図7 上部ツールキャリアのY方向最大変形量
図8 アッパーツールキャリアのZ方向の最大変形量
図9 上部ツールキャリアの最大等価応力
図7、8、9から、上部キャリッジのY方向の最大変形はブレードCで、Z方向の最大変形はブレードDで発生していることがわかる。
最大等価応力は、油圧シリンダーの影響下、上部ツールキャリアのE位置で発生する。ブレードへの応力は最小で、良好な剛性を示している。
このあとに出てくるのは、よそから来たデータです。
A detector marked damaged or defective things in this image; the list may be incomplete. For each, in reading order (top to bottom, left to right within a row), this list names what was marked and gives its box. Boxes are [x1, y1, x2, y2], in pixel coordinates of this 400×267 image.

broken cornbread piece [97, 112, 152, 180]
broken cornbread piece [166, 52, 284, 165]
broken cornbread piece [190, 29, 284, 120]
モーダル解析では、フレームの4つのベースは固定され、拘束で保持される。モード抽出法としてBlock Lanczos法を選択し、フレーム構造の最初の4つの固有振動数を解くために拡張モード数を4に設定します。
つの振動モードを図10に、4つの構造振動モードの固有振動数、振幅、モード形状を表3に示す。
図10 4つの振動モード
表3 板せん断のモード解析データ表
オーダー | 頻度 /Hz | 振幅 /mm | 振動モード |
1 | 19.02 | 1.77 | フロントパネルがX方向前方に曲がっている |
2 | 24.98 | 0.81 | フレーム上部はZ方向に曲がり、スイングする |
3 | 28.96 | 6.09 | 下部サポートビームはX方向に沿って前方に曲げられている。 |
4 | 42.66 | 1.53 | フロントパネルがX方向に前後に曲がっている |
図10と表3から、フレームの振動変形は主にフロントパネルと下部サポートビームに影響し、大きな振動と騒音を引き起こしていることがわかる。周波数が19.02Hzの場合、フロントパネルの振幅が大きくなり、シャーリング工程に悪影響を与え、精度を低下させる可能性がある。
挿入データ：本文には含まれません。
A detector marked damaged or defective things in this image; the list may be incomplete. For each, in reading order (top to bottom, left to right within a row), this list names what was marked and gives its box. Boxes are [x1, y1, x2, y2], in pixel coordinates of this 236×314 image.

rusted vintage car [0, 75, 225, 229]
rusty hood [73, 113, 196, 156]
しかし、NCギロチンシャーの剪断周波数は毎分9回で、これは1次の固有振動数よりかなり低く、通常の運転に必要な条件を満たしている。
過度な振動変形を防ぐためには、作業中の外部振動源の影響を最小限に抑えることが重要である。
剪断プロセスの静的および動的特性を分析した結果、剪断中に上部タレットの変形が凹傾向を示し、ブランキングのバリや寸法精度に影響を与え、全体的な剪断品質が低下することが判明した。
切削品質を向上させるために、切削パラメータにおけるブレードクリアランスを調整し、上部ツールキャリアの位置決め剛性を高めることができる。本稿では、図11に示すようなダイナミックベベルガイド式ブレードクリアランス調整装置を設計した。